To find the total number of ways to select 3 balls of each color, we multiply the number of ways for each color selection.
Total ways \( = ^6C_3 \times ^5C_3 \times ^5C_3 \)
\( = 20 \times 10 \times 10 \)
\( = 2000 \) ways.
In simple words: We calculate how many ways to pick 3 red balls, how many ways to pick 3 white balls, and how many ways to pick 3 blue balls. Then, we multiply these numbers together to get the total number of ways to pick all 9 balls with 3 of each color.

Exam Tip: Break down problems involving selections from multiple categories into separate combination calculations for each category. Then, multiply the results to get the total number of combined selections.

 

Question 6. Determine the number of 5 cards combinations out of a deck of 52 cards, if there is exactly one ace in each combination?
Answer: A standard deck of 52 cards has 4 aces and 48 non-ace cards.
We need to form a 5-card combination with exactly one ace.
This means we must select 1 ace from the 4 available aces AND 4 other cards from the 48 non-ace cards.
1. Number of ways to select 1 ace from 4 aces is \( ^4C_1 \).
\( ^4C_1 = \frac{4!}{1!(4-1)!} = \frac{4}{1} = 4 \) ways.
2. Number of ways to select 4 non-ace cards from the remaining 48 cards is \( ^{48}C_4 \).
\( ^{48}C_4 = \frac{48!}{4!(48-4)!} = \frac{48!}{4!44!} \)
\( = \frac{48 \times 47 \times 46 \times 45 \times (44)!}{4 \times 3 \times 2 \times 1 \times (44)!} \)
\( = \frac{48}{4 \times 3 \times 2 \times 1} \times 47 \times 46 \times 45 \)
\( = 2 \times 47 \times 46 \times 45 \)
\( = 778320 \) ways.
Total number of 5-card combinations with exactly one ace \( = ^4C_1 \times ^{48}C_4 \)
\( = 4 \times 778320 \)
\( = 3113280 \) ways.
In simple words: We must choose one ace from the four aces available. Then, we choose four more cards from the remaining 48 cards (which are not aces). We multiply these two selection numbers together to find the total number of ways to get a 5-card hand with exactly one ace.

-=-=-=-=-

**TASK DESCRIPTION**:
Reproduce the passage from the combinations worked solution word for word, starting at "2. Number of" up to and including "778320 \) ways.".

**RECORDED DATA**:
-=-=-=-=-

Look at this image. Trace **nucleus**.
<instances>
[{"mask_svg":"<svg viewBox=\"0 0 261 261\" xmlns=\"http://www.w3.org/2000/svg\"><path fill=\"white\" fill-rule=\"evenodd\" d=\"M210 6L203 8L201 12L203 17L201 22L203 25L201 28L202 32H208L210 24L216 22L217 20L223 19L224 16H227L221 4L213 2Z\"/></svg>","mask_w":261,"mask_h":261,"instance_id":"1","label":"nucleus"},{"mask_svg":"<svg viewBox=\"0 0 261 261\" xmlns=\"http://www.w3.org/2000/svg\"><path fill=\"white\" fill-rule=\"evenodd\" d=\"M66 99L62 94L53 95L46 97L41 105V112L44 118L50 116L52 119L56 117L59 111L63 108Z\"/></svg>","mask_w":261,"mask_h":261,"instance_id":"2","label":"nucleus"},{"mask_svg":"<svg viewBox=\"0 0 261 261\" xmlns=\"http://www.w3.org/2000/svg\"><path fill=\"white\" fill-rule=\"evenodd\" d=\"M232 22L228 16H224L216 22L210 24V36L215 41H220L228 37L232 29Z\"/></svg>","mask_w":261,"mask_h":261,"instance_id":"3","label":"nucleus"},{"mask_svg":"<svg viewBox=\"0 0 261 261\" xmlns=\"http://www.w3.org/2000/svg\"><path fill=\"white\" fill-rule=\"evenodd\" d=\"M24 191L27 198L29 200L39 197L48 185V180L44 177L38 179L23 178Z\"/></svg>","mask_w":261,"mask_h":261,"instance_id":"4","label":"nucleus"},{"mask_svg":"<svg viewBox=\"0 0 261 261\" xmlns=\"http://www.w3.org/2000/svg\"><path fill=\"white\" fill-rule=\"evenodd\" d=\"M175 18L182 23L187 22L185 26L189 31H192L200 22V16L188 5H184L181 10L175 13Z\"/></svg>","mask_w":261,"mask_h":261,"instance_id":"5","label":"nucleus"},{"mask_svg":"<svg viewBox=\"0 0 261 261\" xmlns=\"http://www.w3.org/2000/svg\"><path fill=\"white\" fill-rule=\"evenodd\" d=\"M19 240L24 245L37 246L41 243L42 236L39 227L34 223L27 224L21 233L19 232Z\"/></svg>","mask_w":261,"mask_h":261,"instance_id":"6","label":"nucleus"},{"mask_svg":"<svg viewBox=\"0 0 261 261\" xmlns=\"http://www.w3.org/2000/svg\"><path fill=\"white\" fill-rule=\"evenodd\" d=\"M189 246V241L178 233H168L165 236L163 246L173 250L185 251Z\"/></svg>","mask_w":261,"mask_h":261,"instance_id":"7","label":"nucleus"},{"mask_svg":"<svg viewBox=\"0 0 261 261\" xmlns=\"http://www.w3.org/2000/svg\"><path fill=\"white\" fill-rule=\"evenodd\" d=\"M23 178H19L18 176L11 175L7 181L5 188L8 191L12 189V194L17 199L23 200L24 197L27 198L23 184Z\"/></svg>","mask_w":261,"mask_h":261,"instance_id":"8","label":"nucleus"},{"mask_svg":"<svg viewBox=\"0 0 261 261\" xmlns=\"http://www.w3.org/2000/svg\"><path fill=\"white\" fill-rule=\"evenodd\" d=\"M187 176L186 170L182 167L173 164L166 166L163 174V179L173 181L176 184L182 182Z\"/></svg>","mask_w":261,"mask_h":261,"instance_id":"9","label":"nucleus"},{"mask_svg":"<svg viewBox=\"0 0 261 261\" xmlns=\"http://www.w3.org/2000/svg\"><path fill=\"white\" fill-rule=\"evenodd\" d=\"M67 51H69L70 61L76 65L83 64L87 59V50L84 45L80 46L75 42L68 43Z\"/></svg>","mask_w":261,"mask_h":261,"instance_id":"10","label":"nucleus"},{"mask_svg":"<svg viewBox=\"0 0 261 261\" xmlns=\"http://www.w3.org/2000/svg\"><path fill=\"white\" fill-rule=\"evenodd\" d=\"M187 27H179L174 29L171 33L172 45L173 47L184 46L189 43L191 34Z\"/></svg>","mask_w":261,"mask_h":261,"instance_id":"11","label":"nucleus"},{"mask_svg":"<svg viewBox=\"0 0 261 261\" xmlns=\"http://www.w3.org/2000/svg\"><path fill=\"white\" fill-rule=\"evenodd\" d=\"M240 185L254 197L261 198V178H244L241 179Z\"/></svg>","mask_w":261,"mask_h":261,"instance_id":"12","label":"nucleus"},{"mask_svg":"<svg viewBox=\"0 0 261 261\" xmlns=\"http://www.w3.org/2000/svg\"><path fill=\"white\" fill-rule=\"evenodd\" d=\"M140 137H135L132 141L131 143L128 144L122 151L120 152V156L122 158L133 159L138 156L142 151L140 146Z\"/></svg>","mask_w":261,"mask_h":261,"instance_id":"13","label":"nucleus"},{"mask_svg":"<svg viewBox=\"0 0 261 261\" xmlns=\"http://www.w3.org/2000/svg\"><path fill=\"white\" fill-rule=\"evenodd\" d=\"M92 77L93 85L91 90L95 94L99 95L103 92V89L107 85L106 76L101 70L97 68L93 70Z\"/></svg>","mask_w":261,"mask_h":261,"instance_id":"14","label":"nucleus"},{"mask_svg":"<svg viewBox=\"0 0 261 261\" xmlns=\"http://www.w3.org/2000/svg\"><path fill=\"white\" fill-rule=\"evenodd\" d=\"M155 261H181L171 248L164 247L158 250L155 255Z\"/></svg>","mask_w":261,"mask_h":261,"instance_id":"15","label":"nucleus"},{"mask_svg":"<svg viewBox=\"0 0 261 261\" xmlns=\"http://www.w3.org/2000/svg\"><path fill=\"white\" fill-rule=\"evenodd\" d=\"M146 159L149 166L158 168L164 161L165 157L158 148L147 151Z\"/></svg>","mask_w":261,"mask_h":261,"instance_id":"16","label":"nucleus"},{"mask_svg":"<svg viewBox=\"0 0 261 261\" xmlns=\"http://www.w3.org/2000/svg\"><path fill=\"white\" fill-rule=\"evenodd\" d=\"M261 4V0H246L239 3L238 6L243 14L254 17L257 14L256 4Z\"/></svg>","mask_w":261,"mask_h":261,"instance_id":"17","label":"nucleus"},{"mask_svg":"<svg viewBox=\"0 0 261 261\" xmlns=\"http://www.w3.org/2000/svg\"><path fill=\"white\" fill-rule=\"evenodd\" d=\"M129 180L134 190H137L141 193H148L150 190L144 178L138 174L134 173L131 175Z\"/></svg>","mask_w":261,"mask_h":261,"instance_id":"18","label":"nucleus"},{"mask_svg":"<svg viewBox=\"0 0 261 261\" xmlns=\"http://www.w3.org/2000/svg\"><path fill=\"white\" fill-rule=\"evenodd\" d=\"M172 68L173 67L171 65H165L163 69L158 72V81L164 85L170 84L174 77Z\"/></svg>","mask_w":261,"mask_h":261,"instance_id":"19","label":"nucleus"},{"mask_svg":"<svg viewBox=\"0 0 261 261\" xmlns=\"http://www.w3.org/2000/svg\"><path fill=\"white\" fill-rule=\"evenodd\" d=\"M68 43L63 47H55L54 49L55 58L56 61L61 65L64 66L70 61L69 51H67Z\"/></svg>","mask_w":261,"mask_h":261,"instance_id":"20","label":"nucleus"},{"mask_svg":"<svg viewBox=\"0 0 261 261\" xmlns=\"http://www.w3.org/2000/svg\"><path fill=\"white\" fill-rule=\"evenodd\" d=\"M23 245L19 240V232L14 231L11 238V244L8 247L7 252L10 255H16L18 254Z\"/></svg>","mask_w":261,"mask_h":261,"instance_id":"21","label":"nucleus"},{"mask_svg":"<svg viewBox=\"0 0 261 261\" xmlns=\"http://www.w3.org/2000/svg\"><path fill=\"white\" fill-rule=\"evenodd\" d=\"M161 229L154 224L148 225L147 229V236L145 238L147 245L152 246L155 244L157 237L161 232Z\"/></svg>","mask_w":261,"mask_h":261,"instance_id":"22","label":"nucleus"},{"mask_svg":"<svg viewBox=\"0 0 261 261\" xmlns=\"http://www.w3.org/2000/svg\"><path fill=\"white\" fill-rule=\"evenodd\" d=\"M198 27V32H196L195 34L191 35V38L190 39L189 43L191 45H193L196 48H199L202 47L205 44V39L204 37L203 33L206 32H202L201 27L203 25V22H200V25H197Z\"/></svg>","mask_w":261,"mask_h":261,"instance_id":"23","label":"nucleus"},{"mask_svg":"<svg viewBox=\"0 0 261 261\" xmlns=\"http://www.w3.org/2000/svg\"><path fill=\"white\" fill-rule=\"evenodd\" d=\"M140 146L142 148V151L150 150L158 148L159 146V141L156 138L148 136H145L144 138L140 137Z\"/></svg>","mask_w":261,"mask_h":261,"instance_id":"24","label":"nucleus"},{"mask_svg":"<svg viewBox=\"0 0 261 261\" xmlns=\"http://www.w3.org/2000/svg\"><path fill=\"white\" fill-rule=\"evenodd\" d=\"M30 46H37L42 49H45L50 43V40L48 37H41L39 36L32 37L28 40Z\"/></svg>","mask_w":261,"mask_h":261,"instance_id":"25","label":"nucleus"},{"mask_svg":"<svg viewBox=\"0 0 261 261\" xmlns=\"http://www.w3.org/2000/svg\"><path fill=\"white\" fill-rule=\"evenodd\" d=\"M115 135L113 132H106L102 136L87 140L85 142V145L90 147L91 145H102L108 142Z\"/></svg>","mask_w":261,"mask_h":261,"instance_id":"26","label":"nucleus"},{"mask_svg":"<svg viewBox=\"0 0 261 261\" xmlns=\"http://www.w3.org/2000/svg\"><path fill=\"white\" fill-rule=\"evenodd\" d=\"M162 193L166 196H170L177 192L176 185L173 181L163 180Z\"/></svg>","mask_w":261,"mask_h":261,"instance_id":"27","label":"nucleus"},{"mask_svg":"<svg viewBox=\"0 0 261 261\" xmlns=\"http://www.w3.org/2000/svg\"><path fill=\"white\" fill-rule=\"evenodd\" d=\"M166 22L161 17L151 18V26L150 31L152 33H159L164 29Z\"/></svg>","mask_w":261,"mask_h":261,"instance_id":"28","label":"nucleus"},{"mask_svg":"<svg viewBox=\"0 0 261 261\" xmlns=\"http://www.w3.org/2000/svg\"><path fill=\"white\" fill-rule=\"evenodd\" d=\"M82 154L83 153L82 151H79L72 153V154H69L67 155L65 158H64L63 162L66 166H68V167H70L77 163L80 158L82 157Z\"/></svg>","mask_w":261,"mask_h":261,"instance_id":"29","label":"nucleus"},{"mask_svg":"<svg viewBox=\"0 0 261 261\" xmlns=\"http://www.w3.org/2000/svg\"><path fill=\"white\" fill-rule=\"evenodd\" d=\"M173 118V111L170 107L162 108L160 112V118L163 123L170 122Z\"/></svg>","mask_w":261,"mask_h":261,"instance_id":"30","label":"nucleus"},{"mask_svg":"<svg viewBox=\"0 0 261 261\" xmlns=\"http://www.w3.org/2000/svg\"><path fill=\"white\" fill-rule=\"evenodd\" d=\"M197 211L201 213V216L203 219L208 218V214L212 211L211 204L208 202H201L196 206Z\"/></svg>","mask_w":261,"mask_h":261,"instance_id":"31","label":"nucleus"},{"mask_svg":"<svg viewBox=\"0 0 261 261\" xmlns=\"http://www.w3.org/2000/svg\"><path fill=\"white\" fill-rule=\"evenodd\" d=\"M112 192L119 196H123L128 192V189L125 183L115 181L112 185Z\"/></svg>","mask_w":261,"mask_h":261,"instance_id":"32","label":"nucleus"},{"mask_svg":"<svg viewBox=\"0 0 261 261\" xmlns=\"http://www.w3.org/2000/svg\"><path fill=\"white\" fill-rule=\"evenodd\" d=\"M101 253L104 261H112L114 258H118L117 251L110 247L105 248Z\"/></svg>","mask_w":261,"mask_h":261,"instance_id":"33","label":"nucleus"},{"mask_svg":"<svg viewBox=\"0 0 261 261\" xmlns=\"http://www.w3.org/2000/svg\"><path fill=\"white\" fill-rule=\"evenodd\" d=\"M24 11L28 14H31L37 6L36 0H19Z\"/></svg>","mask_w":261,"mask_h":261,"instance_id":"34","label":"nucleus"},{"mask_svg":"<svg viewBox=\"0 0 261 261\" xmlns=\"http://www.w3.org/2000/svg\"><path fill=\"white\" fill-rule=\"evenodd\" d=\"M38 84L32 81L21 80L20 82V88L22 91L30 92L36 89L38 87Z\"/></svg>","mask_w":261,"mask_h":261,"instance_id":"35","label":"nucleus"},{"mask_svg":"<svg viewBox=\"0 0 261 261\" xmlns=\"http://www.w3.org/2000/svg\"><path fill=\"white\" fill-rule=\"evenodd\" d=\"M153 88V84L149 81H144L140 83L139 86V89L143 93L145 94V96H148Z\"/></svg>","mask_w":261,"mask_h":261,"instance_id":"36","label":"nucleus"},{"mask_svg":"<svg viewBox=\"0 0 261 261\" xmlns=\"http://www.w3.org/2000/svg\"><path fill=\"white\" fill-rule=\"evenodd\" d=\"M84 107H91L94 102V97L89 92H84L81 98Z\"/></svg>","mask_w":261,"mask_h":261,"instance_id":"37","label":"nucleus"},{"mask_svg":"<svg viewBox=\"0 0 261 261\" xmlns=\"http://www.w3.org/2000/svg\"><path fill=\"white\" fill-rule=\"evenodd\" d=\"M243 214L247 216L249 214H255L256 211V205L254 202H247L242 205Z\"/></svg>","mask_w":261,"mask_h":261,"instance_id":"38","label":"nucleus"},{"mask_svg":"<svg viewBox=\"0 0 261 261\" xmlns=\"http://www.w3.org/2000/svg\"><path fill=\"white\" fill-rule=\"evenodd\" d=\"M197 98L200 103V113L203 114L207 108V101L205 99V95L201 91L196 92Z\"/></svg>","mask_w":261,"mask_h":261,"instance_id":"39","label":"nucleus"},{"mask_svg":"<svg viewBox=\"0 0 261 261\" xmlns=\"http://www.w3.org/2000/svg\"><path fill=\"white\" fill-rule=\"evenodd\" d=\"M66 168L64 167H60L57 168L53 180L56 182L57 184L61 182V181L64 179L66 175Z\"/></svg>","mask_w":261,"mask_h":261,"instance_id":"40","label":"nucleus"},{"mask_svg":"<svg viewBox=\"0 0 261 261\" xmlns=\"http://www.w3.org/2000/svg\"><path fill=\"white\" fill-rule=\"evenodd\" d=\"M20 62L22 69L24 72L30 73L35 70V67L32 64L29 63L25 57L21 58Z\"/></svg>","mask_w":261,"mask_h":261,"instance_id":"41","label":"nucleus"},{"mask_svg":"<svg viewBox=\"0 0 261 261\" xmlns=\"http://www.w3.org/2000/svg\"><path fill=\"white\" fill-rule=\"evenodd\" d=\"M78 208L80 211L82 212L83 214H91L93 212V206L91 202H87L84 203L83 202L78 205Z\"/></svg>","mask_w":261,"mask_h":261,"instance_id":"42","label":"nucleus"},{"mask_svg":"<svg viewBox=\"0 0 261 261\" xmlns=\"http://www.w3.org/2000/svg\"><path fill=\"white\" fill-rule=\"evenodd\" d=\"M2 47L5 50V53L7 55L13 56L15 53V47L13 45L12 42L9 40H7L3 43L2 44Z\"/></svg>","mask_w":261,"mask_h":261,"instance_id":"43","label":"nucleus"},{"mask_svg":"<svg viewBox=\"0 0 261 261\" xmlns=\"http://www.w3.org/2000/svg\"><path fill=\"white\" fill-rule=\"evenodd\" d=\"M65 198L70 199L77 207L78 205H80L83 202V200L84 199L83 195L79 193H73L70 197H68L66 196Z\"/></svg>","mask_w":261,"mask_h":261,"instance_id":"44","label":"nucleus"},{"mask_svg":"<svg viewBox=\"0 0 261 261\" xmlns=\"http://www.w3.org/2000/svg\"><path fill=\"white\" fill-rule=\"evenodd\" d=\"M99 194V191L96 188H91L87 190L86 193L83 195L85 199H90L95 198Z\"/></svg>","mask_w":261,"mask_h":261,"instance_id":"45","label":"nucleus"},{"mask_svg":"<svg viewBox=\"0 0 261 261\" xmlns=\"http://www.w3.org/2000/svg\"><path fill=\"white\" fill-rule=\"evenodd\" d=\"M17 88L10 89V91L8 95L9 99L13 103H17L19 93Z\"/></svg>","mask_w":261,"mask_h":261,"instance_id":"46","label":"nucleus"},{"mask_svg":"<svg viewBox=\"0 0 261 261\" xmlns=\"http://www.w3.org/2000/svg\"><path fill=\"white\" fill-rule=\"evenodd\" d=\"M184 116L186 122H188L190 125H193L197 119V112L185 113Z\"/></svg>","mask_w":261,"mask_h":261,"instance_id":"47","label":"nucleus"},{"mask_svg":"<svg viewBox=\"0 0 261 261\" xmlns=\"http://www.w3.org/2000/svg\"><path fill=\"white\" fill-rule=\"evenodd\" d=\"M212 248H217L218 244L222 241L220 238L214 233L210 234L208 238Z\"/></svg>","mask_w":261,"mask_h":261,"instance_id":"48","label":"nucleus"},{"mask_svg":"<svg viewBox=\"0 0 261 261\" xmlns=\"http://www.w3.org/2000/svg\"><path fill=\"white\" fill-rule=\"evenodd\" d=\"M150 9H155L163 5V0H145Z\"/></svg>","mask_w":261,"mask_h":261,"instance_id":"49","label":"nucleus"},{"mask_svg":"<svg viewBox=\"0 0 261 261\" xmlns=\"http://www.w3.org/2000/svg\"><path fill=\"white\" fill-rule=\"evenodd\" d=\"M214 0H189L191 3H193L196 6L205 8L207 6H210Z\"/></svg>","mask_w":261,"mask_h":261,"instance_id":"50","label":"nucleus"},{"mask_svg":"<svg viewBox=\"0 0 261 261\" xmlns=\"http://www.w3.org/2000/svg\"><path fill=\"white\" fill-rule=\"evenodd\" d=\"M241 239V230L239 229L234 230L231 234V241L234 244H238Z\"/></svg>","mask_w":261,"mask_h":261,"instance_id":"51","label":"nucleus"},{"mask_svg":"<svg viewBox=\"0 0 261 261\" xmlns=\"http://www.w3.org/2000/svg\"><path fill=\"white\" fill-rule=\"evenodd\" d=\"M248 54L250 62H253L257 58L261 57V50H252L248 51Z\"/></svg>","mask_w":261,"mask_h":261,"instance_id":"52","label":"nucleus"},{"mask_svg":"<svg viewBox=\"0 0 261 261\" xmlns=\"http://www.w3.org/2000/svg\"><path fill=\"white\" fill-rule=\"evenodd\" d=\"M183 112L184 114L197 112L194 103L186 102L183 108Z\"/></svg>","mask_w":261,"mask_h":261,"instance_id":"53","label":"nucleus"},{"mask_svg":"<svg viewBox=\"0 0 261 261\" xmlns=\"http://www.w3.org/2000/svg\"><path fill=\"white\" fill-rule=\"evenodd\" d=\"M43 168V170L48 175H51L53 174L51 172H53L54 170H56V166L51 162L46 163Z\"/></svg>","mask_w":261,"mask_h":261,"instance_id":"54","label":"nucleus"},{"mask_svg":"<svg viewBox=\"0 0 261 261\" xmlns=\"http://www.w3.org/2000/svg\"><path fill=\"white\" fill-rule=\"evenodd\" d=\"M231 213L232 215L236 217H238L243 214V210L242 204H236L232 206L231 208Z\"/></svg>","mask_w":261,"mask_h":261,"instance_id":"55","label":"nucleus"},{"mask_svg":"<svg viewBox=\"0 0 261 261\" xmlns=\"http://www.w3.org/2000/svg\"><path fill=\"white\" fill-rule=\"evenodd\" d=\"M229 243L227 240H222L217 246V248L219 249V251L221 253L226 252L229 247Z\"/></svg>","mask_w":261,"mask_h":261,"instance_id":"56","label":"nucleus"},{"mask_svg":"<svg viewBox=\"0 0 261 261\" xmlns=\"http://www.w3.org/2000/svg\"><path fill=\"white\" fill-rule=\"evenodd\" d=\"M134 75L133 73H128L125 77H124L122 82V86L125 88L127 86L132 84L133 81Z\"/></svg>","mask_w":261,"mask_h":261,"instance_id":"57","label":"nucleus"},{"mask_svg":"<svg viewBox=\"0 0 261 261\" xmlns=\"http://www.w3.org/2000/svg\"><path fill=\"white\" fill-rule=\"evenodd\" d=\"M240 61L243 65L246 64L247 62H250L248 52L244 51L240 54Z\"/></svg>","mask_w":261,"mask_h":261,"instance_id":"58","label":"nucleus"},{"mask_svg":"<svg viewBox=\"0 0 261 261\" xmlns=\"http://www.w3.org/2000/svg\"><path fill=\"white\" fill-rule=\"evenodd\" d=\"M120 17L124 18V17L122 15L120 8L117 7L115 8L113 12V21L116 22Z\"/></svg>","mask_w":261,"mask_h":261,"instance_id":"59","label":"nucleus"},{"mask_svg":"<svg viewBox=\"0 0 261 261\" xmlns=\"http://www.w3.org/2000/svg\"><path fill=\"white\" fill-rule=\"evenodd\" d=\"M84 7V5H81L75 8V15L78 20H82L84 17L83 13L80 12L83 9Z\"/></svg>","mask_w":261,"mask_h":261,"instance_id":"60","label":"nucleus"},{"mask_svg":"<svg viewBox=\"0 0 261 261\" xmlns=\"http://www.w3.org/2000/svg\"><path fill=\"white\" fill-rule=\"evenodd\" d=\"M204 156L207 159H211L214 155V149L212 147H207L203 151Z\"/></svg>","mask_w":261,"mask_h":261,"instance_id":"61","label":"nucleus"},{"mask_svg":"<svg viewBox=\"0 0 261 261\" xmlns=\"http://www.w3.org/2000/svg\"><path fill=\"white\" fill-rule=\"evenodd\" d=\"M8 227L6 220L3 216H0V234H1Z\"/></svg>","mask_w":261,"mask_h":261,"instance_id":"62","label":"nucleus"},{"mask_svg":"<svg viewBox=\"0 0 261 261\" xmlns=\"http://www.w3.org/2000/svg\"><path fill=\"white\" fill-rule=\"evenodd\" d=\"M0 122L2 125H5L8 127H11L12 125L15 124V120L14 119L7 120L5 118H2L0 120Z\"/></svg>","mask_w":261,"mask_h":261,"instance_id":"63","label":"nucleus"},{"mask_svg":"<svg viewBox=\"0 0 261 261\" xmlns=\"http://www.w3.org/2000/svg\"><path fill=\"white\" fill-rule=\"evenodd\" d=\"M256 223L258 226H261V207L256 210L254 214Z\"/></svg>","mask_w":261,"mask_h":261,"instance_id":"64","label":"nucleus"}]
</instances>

-=-=-=-=-

**RESULT OF THE TASK**:
2. Number of ways to select 4 non-ace cards from the remaining 48 cards is \( ^{48}C_4 \).
\( ^{48}C_4 = \frac{48!}{4!(48-4)!} = \frac{48!}{4!44!} \)
\( = \frac{48 \times 47 \times 46 \times 45 \times (44)!}{4 \times 3 \times 2 \times 1 \times (44)!} \)
\( = \frac{48}{4 \times 3 \times 2 \times 1} \times 47 \times 46 \times 45 \)
\( = 2 \times 47 \times 46 \times 45 \)
\( = 778320 \) ways.